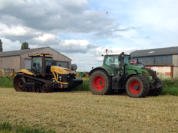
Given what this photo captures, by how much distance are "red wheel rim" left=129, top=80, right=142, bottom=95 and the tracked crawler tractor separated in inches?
161

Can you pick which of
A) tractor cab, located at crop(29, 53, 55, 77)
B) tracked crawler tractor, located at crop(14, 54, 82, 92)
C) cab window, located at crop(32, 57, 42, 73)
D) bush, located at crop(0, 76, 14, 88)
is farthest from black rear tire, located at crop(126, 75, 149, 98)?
bush, located at crop(0, 76, 14, 88)

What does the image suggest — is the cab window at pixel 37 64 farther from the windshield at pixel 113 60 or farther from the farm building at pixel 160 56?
the farm building at pixel 160 56

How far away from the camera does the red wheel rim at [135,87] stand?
10.9 meters

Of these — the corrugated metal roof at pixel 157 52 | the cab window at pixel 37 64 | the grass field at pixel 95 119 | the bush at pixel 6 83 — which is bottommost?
the grass field at pixel 95 119

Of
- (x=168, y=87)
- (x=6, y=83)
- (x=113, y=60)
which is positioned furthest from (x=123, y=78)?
(x=6, y=83)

» REQUEST:
Copy the listing above word for word, including every answer, but leave out the picture.

» ANSWER:
Given what this photo captures, by how much distance are "red wheel rim" left=129, top=80, right=142, bottom=95 and the tracked crawler tractor separated in inches?
161

Can you pick which of
A) tractor cab, located at crop(29, 53, 55, 77)
B) tracked crawler tractor, located at crop(14, 54, 82, 92)
C) cab window, located at crop(32, 57, 42, 73)
D) bush, located at crop(0, 76, 14, 88)
is farthest from black rear tire, located at crop(126, 75, 149, 98)?
bush, located at crop(0, 76, 14, 88)

What does the image suggest — is the cab window at pixel 37 64 farther from the windshield at pixel 113 60 or farther from the farm building at pixel 160 56?
the farm building at pixel 160 56

How far away from the camera does the red wheel rim at [135,87] stand?
10.9 meters

Of these — the corrugated metal roof at pixel 157 52 | the cab window at pixel 37 64 | the grass field at pixel 95 119 | the bush at pixel 6 83 — which is bottommost?
the grass field at pixel 95 119

Of
- (x=168, y=87)
- (x=6, y=83)
- (x=113, y=60)
which is positioned furthest from (x=123, y=78)?
(x=6, y=83)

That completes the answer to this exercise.